Artículo de opinión publicado en el periódico Las Provincias el 20 de agosto del 2017 por Carmelo Paradinas, Abogado.
«Se nos abren ojos como platos cuando se nos informa de las desorbitadas cantidades que ganan grandes empresarios, artistas de fama o deportistas de élite. Si por aclamación popular son considerados no solamente buenos, muy buenos, sino «los mejores en lo suyo», esos ingresos no serán solamente desorbitados, sino astronómicos. Aunque, más por envidia que por criterio de justicia, esto nos irrite e incluso llegue a indignarnos, tenemos que aceptarlo.
Ser el mejor goza de la más alta cotización, no solamente en los mundos glamourosos de la alta gestión empresarial, el arte o el deporte, sino otros más comunes: médicos, abogados, ingenieros, informáticos… y carpinteros, soldadores, cocineros, electricistas, vendedores… Claro es que, alejados de la gran popularidad y su casi omnipotente circo mediático, en estas actividades más prosaicas decidir quién es el mejor no es fácil. Pero cuando la sabiduría y experiencia populares toman sus misteriosas decisiones, los triunfadores pasan a la nómina de los «melior inter pares», los mejores entre los suyos. Los «triunfadores», decimos, pues el triunfo personal es condición sine qua non para estas envidiables personas. Nadie puede entrar en el club de «los mejores entre los suyos» apoyándose en la herencia, el nepotismo o el enchufismo; y mucho menos por el delito o la turbia maniobra. Como aquellos románticos adalides de las justas medievales, su triunfo sólo ha de depender de su valor, su honestidad y su fuerza.

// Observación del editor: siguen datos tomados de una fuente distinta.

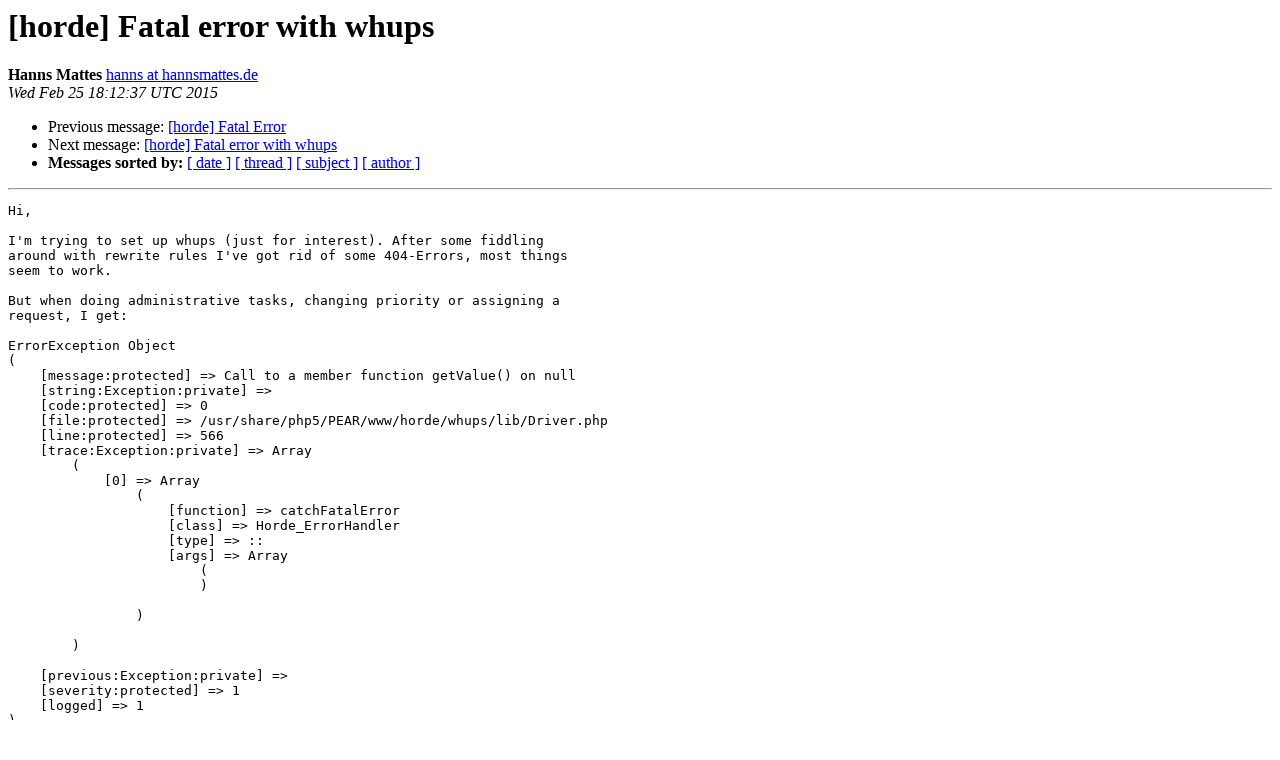

--- FILE ---
content_type: text/html
request_url: https://lists.horde.org/archives/horde/Week-of-Mon-20150223/053760.html
body_size: 1339
content:
<!DOCTYPE HTML PUBLIC "-//W3C//DTD HTML 4.01 Transitional//EN">
<HTML>
 <HEAD>
   <TITLE> [horde] Fatal error with whups
   </TITLE>
   <LINK REL="Index" HREF="index.html" >
   <LINK REL="made" HREF="mailto:horde%40lists.horde.org?Subject=Re%3A%20%5Bhorde%5D%20Fatal%20error%20with%20whups&In-Reply-To=%3C87h9u9eu7e.fsf%40hannsmattes.de%3E">
   <META NAME="robots" CONTENT="index,nofollow">
   <style type="text/css">
       pre {
           white-space: pre-wrap;       /* css-2.1, curent FF, Opera, Safari */
           }
   </style>
   <META http-equiv="Content-Type" content="text/html; charset=us-ascii">
   <LINK REL="Previous"  HREF="053758.html">
   <LINK REL="Next"  HREF="053761.html">
 </HEAD>
 <BODY BGCOLOR="#ffffff">
   <H1>[horde] Fatal error with whups</H1>
    <B>Hanns Mattes</B> 
    <A HREF="mailto:horde%40lists.horde.org?Subject=Re%3A%20%5Bhorde%5D%20Fatal%20error%20with%20whups&In-Reply-To=%3C87h9u9eu7e.fsf%40hannsmattes.de%3E"
       TITLE="[horde] Fatal error with whups">hanns at hannsmattes.de
       </A><BR>
    <I>Wed Feb 25 18:12:37 UTC 2015</I>
    <P><UL>
        <LI>Previous message: <A HREF="053758.html">[horde] Fatal Error
</A></li>
        <LI>Next message: <A HREF="053761.html">[horde] Fatal error with whups
</A></li>
         <LI> <B>Messages sorted by:</B> 
              <a href="date.html#53760">[ date ]</a>
              <a href="thread.html#53760">[ thread ]</a>
              <a href="subject.html#53760">[ subject ]</a>
              <a href="author.html#53760">[ author ]</a>
         </LI>
       </UL>
    <HR>  
<!--beginarticle-->
<PRE>Hi,

I'm trying to set up whups (just for interest). After some fiddling
around with rewrite rules I've got rid of some 404-Errors, most things
seem to work.

But when doing administrative tasks, changing priority or assigning a
request, I get:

Quienes nos informan del gran éxito económico de estas personas, no siempre se preocupan también de informarnos con el mismo detalle de cómo han llegado hasta él. Por supuesto, la base, el punto de partida, se encuentra en la generosidad de la Providencia al dotarles de unas extraordinarias aptitudes naturales: las voces de Cecilia Bartoli o María Callas, la ingravidez de Nijinski o Nureyev, el dominio de la música de Mozart, de los claroscuros de Caravaggio, o del balón de Messi o Ronaldo, son un regalo excepcional que, sin mérito alguno por su parte, han recibido de Dios y solamente a él tienen que agradecérselo. Pero no es suficiente. Esas aptitudes naturales han de ser desarrolladas por quien las recibe, en ocasiones de forma casi heroica, robando tiempo al sueño, al descanso y al legítimo esparcimiento para el estudio, el ensayo o el entrenamiento, con desplazamientos y prolongadas estancias en países extraños pero necesarios para el progreso profesional, con duro sacrificio para la vida personal y familiar…
Su entorno no siempre les ayuda. Muchos serán quienes les alienten, pero no pocos, de buena o no tan buena fe, les aconsejarán dedicarse a otra cosa menos sacrificada y más segura, a no quemar su juventud corriendo tras lo que puede acabar siendo una amarga utopía. Y muchos, probablemente la mayoría, serán quienes no sepan reconocer la extraordinaria valía del que está llamando a su puerta y acaben dándole con ella en las narices. Superar estas dificultades es el crisol de los genios.
Al lado de estos privilegiados -pues realmente lo son-, estamos los que nunca llegaremos a ser los mejores, los números uno de nada; la inmensa, abrumadora mayoría. Algunos se amargan la existencia envidiando a los primeros su popularidad, su éxito y, sobre todo, su dinero. Es un gran error. La vida de las personas es como un gran cuadro que sólo se puede contemplar cuando está concluido. El transcurso del tiempo acaso reserve a estos «mejores entre los suyos» acontecimientos que nos cambiarán envidia por conmiseración.
Pero que nadie tome lo que antecede como una apología de la amargada resignación. Pocos son los que pueden luchar por el privilegio de ser los mejores, pero todos podemos hacerlo para mejorar y superarnos a nosotros mismos. Esto nos proporcionará el gran tesoro de la autoestima y la felicidad.